AIM> Decide whether each statement agrees with the coffee brewing steps below, answering yes or no and quoting the deciding words of the text: 1. Rinsing the filter removes paper taste. 2. The bloom uses 60g of water. 3. Water at a full boil is best for lighter roasts.

TEXT EXTRACT>

* * * *

Boiling (100°C) scorches delicate compounds in lighter roasts. 90–96°C extracts clean without bitterness. No thermometer? Bring to boil, sit off heat 30 seconds.
Rinse the filter with hot water. Dump it.
Removes paper taste and preheats the dripper. Essential step.
Add 15g coffee, level the bed.
Even saturation starts with a level surface.
Bloom: pour 45g water in a slow spiral from center out.
Fresh coffee off-gasses CO₂. The bloom lets it escape — trapped gas causes uneven extraction.
Main pour: add remaining water in 2–3 slow pours, spiraling center to edge.
Slow, steady pours extend contact time. Spiral pushes grounds outward evenly.
All water should have dripped through by 3:30.

* * * *

DATA RECORDS>

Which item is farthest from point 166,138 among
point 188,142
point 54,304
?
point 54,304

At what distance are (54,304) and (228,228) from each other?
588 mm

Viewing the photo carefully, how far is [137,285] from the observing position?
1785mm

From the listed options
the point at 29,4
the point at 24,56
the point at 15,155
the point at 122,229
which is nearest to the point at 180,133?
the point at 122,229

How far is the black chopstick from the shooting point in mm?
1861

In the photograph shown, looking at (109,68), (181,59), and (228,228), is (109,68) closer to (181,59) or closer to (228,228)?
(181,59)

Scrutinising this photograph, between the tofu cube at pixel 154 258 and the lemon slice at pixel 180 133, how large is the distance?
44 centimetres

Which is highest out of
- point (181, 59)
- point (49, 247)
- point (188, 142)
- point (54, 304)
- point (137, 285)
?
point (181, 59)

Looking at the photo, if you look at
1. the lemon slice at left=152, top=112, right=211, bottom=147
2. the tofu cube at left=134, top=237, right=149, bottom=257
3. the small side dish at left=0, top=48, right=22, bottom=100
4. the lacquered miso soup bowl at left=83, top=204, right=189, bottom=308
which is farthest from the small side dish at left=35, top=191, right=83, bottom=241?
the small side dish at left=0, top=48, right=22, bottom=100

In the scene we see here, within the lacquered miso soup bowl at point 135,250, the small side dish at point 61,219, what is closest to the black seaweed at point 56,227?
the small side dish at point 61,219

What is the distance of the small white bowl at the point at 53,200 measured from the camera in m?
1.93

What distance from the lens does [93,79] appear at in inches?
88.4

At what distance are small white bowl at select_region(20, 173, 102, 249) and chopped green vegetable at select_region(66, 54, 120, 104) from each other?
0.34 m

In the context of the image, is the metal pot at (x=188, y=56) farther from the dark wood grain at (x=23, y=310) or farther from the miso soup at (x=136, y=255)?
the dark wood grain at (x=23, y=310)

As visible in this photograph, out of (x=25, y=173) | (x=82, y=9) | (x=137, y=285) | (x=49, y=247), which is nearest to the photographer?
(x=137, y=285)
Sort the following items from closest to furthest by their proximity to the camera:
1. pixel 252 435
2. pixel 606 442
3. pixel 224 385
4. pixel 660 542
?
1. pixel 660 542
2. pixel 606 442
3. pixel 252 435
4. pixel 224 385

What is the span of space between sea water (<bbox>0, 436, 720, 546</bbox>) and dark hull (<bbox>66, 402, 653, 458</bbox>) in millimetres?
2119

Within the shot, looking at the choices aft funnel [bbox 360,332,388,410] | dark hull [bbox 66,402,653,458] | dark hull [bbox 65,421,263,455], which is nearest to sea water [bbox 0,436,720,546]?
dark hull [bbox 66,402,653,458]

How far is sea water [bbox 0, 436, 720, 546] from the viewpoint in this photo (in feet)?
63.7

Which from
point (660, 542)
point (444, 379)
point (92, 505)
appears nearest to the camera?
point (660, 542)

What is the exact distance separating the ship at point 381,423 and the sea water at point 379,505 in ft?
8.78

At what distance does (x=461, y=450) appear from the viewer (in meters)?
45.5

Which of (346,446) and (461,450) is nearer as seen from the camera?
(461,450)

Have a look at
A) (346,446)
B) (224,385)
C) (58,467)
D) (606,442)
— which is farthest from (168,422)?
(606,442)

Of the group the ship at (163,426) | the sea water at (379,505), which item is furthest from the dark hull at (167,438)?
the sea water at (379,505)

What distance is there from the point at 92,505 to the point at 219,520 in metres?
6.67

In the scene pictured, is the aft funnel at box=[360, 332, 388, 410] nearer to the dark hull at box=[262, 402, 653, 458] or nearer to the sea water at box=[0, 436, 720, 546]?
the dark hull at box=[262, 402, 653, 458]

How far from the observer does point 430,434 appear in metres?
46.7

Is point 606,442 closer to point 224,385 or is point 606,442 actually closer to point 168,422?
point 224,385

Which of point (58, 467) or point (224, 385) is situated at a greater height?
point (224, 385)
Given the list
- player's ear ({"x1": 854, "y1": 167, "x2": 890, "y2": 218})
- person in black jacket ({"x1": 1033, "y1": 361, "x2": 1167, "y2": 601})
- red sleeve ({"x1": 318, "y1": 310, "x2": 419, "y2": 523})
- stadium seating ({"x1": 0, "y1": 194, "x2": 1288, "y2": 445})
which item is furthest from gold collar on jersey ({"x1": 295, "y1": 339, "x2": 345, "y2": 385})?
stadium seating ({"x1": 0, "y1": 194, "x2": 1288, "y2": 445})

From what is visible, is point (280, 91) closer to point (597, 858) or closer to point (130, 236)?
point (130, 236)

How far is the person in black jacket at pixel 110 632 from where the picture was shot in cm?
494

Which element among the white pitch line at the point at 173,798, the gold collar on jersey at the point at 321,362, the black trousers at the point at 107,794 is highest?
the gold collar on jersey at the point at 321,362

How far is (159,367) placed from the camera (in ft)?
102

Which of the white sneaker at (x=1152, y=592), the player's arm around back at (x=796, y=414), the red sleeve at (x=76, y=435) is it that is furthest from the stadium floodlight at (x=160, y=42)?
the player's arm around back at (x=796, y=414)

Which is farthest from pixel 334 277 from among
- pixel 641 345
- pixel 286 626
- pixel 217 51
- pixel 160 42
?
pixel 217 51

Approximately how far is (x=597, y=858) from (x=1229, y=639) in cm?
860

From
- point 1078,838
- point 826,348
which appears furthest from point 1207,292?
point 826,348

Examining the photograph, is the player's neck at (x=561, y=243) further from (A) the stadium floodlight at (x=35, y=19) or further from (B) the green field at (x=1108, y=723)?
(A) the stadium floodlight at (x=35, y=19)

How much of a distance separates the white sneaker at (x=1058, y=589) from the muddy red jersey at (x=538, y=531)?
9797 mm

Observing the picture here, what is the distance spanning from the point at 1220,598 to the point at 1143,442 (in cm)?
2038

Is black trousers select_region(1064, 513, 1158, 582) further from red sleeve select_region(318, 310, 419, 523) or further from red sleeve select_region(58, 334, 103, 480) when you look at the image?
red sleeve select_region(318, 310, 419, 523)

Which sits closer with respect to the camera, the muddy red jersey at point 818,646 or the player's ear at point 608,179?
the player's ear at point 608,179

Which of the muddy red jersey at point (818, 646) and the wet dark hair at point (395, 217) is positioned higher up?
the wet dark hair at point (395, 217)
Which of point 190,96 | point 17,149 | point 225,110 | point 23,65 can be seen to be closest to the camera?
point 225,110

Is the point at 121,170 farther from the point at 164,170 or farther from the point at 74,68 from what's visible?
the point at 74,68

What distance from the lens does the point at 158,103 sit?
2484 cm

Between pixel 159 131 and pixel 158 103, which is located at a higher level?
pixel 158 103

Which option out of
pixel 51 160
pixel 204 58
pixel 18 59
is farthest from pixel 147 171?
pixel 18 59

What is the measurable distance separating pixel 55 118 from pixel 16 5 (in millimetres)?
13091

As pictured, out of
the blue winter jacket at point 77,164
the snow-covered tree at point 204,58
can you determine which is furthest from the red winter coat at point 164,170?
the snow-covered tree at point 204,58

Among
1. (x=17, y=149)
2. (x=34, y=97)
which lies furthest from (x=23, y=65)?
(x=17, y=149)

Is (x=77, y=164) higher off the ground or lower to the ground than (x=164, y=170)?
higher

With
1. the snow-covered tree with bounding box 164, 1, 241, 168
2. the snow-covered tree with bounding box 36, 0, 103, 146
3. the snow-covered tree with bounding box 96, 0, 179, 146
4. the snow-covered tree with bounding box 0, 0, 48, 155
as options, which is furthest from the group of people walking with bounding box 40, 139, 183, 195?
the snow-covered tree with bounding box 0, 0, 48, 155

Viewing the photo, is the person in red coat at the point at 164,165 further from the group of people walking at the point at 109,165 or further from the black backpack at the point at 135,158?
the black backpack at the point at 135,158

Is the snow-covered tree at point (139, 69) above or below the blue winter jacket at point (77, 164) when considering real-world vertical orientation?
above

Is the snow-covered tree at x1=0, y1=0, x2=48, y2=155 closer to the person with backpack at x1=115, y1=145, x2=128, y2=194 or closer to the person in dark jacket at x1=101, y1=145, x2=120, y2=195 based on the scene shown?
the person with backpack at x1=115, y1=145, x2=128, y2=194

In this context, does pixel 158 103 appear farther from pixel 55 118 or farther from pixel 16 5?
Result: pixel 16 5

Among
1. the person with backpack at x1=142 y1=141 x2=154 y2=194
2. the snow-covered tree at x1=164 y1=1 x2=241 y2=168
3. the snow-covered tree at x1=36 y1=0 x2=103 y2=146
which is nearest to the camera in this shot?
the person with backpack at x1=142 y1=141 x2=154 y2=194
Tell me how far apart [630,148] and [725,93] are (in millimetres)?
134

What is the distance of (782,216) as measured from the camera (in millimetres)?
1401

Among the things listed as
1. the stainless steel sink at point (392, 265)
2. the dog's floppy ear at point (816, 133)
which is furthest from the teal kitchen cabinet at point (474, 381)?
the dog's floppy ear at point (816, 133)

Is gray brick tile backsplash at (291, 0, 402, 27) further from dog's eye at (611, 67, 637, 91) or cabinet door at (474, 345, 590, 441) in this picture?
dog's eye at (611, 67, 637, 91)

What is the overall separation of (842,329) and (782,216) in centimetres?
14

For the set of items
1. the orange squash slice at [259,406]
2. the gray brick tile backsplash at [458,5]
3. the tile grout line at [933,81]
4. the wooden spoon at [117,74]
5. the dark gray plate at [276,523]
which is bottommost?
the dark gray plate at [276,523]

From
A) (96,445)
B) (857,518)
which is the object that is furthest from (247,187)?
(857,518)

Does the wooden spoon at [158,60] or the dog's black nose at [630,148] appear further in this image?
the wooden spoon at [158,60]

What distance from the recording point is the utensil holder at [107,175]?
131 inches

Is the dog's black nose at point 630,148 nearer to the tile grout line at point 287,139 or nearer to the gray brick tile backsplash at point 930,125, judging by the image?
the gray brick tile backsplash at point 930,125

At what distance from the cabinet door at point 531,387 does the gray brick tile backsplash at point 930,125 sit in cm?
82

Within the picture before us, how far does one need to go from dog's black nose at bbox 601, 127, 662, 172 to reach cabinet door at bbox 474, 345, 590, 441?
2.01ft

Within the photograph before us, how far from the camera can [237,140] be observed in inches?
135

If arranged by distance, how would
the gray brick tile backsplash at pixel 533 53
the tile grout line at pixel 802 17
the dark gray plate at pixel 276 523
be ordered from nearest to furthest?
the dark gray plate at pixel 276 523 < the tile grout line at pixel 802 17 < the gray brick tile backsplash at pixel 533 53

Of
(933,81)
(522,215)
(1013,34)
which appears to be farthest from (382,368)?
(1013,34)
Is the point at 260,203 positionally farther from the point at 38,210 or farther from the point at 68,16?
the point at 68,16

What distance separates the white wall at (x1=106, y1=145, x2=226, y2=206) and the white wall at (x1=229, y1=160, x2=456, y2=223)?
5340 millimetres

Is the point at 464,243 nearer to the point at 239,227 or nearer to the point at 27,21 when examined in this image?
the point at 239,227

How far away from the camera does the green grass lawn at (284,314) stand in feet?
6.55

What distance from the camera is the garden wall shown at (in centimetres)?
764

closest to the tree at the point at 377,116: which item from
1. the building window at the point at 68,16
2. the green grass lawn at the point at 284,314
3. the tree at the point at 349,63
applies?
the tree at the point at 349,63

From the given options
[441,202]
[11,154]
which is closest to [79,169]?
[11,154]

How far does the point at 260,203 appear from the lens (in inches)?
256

* * * *

EXPECTED ANSWER>
1. Yes: "Removes paper taste and preheats the dripper."
2. No: "pour 45g water in a slow spiral from center out."
3. No: "Boiling (100°C) scorches delicate compounds in lighter roasts."